- _What the task asks_: Your task is to restate word for word the lines in the material below, from the one with "IMG-20260622-WA0225" up to and including the one with "20231202_233158.jpg". Do not carry over the pictures.

- _Task material_:

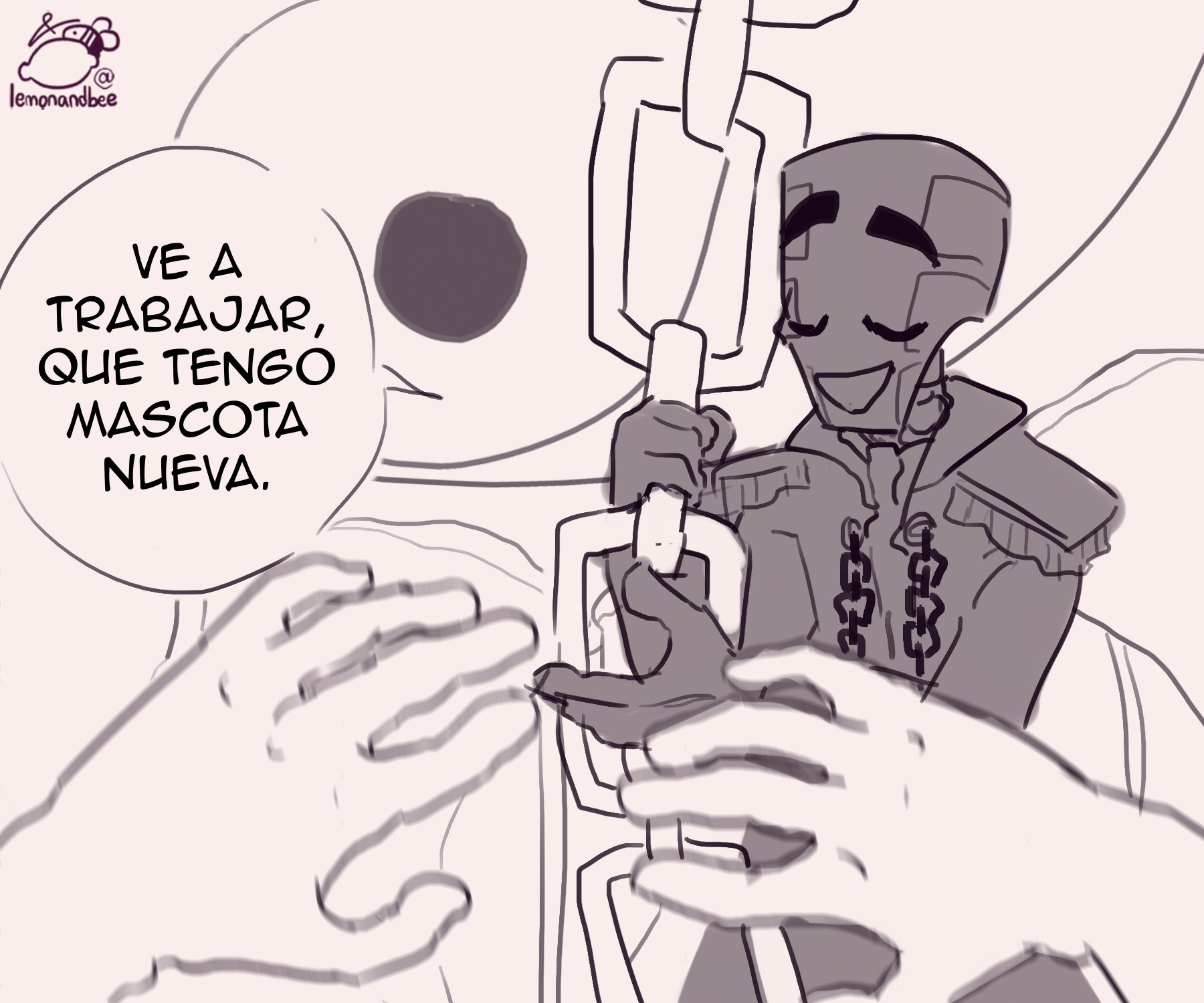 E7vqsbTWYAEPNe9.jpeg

* * *

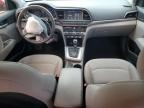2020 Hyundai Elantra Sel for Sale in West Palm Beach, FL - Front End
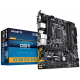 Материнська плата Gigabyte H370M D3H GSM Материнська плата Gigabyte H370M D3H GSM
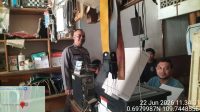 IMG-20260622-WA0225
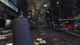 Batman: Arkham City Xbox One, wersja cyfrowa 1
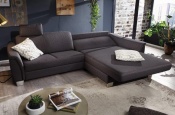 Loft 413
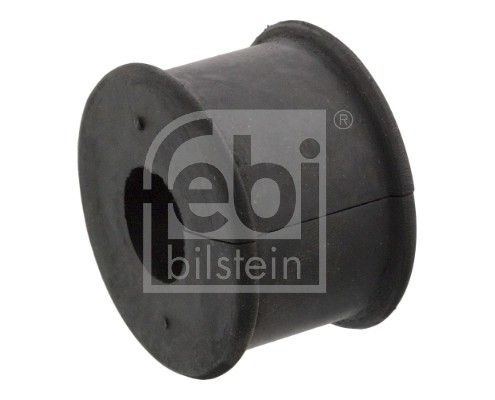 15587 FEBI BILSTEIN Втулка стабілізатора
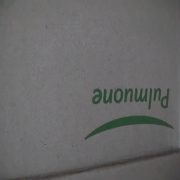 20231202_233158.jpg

- _Solution_:
 IMG-20260622-WA0225
 Batman: Arkham City Xbox One, wersja cyfrowa 1
 Loft 413
 15587 FEBI BILSTEIN Втулка стабілізатора
 20231202_233158.jpg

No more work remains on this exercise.